Helping things along is a permanent magnetic AC electric motor fed by a lithium-ion battery pack that will enable the careful driver to get up to 130 km/h-plus on battery power alone, with a purported 33-kilometre electric power-only driving range. This matches the Prius and the C-Max Energi is actually a pretty lively car….should you choose to drive it that way, and it will definitely give the Prius a run for its money in the stoplight derby.

And it’s a pleasure to drive. Aside from the fuel filler issue – an oversight you’d only miss once – the C-Max has excellent ergonomics and switchgear. A subtle little dash graphic lets you know just how much battery juice is left and the Energi version has a plug-in option….the power cord is stored under the floor behind the driver’s seat.

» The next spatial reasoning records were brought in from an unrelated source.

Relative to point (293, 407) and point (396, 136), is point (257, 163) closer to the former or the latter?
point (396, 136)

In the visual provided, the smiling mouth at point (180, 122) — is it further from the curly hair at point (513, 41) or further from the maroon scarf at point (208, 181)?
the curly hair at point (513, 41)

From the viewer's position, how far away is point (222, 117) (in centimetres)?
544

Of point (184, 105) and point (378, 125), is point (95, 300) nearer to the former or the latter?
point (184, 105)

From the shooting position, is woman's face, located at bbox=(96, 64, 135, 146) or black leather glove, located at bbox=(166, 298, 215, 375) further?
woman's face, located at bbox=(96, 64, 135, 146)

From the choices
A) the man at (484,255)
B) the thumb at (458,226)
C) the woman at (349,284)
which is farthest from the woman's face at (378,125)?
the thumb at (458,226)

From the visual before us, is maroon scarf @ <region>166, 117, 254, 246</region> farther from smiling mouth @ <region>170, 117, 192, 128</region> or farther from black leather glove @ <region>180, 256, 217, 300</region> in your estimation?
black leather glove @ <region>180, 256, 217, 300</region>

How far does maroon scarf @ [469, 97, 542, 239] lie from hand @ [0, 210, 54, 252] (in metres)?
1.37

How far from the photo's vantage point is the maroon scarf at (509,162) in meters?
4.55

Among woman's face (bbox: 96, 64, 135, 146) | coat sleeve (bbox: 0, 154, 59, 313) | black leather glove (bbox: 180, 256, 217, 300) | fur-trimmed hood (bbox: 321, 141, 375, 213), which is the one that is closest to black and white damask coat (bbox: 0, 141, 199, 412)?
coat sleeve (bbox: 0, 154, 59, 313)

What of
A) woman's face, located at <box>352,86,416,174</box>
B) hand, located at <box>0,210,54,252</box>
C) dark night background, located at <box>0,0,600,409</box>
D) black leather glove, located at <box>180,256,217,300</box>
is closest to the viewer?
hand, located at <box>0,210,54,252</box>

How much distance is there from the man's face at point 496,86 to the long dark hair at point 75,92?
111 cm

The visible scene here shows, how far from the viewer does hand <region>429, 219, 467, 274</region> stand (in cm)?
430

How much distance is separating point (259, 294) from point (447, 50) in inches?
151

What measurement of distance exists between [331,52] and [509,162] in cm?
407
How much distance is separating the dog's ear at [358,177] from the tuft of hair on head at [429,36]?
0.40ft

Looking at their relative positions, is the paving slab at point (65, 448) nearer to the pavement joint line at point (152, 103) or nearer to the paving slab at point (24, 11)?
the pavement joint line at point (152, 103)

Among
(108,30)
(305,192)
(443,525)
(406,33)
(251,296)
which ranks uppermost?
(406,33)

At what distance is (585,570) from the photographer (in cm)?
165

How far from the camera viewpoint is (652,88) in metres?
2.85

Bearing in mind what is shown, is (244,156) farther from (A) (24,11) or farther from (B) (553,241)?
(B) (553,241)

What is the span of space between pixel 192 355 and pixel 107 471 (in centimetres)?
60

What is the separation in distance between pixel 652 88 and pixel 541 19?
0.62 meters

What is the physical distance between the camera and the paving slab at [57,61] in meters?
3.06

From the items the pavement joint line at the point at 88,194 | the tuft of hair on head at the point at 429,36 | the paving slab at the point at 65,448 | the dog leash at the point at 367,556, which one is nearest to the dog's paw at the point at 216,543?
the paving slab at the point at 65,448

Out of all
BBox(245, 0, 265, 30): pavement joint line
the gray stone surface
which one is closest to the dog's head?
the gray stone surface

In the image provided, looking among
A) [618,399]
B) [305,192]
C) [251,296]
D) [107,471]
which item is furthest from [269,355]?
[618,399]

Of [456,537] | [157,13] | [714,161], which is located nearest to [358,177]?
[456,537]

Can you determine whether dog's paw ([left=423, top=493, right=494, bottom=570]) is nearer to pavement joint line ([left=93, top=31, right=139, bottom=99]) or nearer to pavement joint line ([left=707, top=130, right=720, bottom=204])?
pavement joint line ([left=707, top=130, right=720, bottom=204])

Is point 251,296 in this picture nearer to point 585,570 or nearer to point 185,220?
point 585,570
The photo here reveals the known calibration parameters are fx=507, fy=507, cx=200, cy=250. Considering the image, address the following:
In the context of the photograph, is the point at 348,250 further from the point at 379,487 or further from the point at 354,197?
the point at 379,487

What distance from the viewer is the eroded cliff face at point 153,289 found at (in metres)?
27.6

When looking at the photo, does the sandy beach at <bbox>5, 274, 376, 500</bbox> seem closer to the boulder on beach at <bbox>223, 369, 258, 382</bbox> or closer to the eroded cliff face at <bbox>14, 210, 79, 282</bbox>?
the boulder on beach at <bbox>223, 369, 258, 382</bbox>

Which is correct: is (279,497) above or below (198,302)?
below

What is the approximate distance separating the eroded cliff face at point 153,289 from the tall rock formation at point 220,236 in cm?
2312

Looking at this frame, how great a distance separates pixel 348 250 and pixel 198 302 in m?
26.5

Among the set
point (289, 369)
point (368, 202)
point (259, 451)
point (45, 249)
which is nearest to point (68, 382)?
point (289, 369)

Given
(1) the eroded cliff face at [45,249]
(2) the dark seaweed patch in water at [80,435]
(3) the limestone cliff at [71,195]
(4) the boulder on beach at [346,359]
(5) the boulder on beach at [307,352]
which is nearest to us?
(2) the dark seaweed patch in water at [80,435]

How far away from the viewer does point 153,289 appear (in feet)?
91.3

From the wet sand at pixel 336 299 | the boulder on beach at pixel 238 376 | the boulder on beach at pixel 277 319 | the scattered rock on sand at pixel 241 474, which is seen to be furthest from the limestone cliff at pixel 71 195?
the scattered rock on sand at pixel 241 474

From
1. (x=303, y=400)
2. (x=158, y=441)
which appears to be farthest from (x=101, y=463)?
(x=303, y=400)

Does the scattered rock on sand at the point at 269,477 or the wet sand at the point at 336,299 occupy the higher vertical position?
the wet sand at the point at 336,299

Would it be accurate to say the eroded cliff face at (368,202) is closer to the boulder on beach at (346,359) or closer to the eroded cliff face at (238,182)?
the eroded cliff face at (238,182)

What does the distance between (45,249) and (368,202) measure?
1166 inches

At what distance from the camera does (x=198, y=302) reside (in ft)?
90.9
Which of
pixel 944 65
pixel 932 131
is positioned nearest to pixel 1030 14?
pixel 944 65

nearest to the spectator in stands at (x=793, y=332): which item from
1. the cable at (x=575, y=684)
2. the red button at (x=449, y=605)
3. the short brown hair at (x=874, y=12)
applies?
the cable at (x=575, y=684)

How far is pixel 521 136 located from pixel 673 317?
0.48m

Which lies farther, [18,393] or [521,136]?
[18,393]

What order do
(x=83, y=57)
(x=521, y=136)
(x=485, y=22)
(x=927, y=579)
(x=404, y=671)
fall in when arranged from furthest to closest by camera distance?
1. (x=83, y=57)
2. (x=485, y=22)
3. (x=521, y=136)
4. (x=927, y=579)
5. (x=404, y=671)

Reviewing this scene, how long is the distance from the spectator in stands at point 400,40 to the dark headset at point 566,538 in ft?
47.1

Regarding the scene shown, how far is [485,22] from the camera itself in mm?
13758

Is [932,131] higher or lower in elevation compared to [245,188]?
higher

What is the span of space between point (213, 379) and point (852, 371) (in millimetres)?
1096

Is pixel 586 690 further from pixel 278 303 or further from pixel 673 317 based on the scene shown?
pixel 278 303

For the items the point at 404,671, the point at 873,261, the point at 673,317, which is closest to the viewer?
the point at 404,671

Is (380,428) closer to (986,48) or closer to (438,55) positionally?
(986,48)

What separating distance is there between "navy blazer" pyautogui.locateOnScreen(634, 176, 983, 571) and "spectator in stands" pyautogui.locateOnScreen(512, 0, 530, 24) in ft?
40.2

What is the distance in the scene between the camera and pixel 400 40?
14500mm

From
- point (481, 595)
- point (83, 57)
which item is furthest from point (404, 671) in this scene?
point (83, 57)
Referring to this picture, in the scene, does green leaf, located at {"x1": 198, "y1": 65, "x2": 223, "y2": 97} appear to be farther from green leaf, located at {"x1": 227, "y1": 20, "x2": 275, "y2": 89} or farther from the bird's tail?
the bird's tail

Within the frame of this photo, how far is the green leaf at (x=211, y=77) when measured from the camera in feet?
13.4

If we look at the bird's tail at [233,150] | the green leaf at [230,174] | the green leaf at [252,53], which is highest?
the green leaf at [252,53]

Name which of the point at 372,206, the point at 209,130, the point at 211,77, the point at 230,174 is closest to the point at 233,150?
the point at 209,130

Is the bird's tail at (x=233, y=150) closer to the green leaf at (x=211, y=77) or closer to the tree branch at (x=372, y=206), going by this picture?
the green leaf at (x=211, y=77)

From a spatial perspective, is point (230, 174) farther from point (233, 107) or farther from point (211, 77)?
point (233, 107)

Speaking of interior volume, with the seats folded down, the C-Max Energi has some 1211 litres of cargo room….the non plug-in non-Energi version slightly more. This is considerably greater than the Prius….almost double, in fact…..but less than the Prius V.

As to price, the C-Max Energi is costlier than a base Prius, which starts at just under $26,000. A base, non-plug-in C-Max starts at about $29,000, and the plug-in version adds another three large. So, you’ll pay more up-front for the C-Max.

And it must be mentioned that the Prius has better fuel economy…..much better. Combined fuel economy for the Toyota product is 4.5 L / 100 km….which, over the long haul, would add up.

So, in a nutshell, the C-Max is slightly livelier and has more room, but the Prius is cheaper and delivers better fuel economy.

And don’t forget, both the C-Max Energi and Prius Plug-In are eligible for various rebates and incentive. At this point, in Ontario, for example, you can claim up to $7730 back for the Energi….and $5000 for the Prius Plug-In. Note: the vehicle in question, whether it’s a Ford or Toyota or anything else, must be either fully electric or feature a plug-in option.  


Engine: 2.0 litre four cylinder w. permanent magnet electric motor

Transmission: CVT

Drive: Front-wheel drive

Horsepower: 141 hp @ 6000 rpm

Torque: 129 ft. lb. @ 4000 rpm

Price: $31,999 (base); $38,329 as tested.

Fuel Economy: 5.6 L /100 km (city) & 6.4 (hwy.) Regular fuel.

Alternatives: Toyota Prius, Audi A3 SportBack, Chev Volt, Hyundai Sonata Plug-In.